Valenzuela aclaró que la decisión de designar a los adultos mayores la vacuna de Sputnik V fue del Ministerio de Salud y eso no significa que la de Sinopharm sea menos efectiva o peligrosa para ellos. La especialista destacó que las personas mayores de 60 años de edad que solo recibieron la primera dosis del fármaco ruso también deben iniciar su vacunación con Sinopharm. 

Concluyó que la prioridad en Venezuela debe ser inmunizar, en el menor tiempo posible, a la mayor cantidad de personas para lograr tener al 70% de los ciudadanos vacunados.

Foto archivo de EFE

¿Por qué hay escasez de la vacuna Sputnik V?

La aparición de las vacunas contra el coronavirus, creadas a una velocidad nunca vista en la historia, marcaron un antes y un después en la lucha contra la pandemia.
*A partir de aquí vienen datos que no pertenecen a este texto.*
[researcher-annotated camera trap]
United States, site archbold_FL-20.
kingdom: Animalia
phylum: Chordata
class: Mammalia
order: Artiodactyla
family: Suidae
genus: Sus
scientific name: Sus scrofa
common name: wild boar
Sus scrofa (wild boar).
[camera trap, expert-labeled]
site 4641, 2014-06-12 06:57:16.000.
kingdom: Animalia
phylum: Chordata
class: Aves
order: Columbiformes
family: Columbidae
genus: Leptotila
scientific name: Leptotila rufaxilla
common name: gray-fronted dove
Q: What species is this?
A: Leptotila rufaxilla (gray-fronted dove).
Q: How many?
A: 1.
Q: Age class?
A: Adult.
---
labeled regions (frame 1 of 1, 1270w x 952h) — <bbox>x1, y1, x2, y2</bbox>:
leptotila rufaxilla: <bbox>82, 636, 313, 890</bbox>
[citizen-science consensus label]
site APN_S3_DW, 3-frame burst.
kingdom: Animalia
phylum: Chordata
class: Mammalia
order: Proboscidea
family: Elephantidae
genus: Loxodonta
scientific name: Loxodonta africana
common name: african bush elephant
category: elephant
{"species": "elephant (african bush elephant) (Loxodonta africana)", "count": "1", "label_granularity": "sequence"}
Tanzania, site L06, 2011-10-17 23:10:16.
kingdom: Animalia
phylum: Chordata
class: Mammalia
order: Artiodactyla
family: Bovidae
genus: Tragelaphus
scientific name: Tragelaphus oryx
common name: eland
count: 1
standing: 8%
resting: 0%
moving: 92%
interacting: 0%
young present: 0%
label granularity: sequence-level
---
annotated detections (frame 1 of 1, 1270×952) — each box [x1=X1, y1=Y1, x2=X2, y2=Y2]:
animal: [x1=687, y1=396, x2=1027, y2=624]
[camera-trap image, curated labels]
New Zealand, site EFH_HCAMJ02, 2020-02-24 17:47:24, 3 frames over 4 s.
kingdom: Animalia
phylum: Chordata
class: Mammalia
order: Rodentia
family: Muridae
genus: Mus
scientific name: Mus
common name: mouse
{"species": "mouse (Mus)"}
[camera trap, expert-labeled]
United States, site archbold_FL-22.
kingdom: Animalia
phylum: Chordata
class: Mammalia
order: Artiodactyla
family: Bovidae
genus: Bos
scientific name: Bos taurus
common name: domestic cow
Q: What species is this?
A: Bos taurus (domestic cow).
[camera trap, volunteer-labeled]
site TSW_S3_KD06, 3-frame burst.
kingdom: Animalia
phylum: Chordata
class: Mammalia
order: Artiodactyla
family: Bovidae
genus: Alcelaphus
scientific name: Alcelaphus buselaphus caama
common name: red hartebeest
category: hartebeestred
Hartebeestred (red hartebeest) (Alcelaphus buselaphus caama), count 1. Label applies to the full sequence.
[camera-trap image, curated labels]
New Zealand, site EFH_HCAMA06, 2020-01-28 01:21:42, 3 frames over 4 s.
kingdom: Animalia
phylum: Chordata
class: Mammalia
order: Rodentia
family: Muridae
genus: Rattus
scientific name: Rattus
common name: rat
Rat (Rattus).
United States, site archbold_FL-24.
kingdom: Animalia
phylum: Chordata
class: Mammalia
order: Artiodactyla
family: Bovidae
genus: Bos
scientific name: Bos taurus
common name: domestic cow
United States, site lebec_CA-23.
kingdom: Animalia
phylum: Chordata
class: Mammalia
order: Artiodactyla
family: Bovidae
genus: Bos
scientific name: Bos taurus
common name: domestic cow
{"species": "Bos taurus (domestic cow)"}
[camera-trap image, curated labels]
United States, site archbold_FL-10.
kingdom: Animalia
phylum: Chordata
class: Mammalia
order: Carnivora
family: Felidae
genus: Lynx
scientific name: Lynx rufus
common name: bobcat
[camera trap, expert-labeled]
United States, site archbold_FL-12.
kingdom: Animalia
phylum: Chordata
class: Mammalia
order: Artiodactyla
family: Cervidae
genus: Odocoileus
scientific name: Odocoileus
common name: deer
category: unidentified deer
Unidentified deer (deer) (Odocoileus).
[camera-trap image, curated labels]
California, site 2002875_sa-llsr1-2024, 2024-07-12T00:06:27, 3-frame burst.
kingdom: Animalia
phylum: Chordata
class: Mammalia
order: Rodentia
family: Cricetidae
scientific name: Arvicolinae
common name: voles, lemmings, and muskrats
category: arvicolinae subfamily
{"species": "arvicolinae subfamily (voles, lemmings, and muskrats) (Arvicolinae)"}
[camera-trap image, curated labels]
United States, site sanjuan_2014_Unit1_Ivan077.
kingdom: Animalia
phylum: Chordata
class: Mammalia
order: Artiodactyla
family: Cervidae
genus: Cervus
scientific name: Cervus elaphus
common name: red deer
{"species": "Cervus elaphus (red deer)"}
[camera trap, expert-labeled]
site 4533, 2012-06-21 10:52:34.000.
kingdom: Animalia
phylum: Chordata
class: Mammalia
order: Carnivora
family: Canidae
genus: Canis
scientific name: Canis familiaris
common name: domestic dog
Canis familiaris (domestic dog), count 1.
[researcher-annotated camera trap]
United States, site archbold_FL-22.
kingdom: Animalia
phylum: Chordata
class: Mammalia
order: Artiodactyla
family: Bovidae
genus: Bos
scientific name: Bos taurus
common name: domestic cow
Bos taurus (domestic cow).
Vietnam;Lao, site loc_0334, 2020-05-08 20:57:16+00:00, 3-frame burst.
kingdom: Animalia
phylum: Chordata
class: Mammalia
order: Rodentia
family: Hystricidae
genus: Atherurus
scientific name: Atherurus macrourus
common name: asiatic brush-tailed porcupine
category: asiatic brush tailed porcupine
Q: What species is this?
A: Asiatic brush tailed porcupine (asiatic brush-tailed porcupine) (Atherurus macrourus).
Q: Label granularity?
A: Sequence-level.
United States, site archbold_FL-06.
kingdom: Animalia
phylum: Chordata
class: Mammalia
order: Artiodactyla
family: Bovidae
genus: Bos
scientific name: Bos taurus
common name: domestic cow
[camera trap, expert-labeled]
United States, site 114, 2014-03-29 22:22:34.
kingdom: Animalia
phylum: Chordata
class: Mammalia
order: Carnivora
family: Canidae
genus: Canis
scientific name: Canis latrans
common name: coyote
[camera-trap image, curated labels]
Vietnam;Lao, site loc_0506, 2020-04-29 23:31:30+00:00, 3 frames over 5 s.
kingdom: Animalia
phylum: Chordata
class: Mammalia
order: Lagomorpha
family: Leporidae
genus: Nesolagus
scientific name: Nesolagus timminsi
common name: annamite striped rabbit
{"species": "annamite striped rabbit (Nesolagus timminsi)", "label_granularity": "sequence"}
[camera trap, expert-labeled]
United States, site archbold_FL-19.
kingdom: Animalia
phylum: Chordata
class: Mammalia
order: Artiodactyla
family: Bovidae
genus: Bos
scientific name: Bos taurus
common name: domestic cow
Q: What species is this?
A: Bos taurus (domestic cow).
Pero la dificultad para producir las vacunas a una escala sin precedentes está causando problemas en varias partes del mundo.

La vacuna rusa fue la primera en ser registrada en el mundo, el 11 de agosto de 2020, pero la falta de datos sobre su composición generó escepticismo en un comienzo.

Sin embargo, cuando en febrero pasado la revista científica The Lancet publicó los resultados de la tercera fase de ensayos, que mostraban que la Sputnik V era una de las vacunas más eficaces del mundo -con un 92% de protección-, el interés creció.

El Fondo Ruso de Inversión Directa (conocido como RDIF, por sus siglas en inglés), que comercializa Sputnik V en el exterior, afirma que 69 países han autorizado esta vacuna.

Y Rusia ha firmado contratos por más de 130 millones de dosis con algunas de estas naciones.

Pero, al igual que ocurrió con la AstraZeneca, la demanda ha sido mucho más alta que la oferta, y ahora la mayoría de los países que firmaron acuerdos para adquirir la Sputnik V están en problemas por falta de dosis.

Las dificultades tienen una particularidad: a diferencia de las otras vacunas de dos dosis, que usan el mismo componente en ambas vacunas, la Sputnik V utiliza componentes diferentes.

Y mientras que varios países se quejan porque no han recibido las cantidades pactadas de ambas dosis, algunos tienen un problema diferente: las vacunas que sí recibieron eran en su mayoría del componente uno.

Esto ha llevado a que millones de personas que han recibido la primera dosis de la Sputnik V no puedan completar su inmunización por la falta de segundas dosis, que se han fabricado a una escala mucho menor que la primera.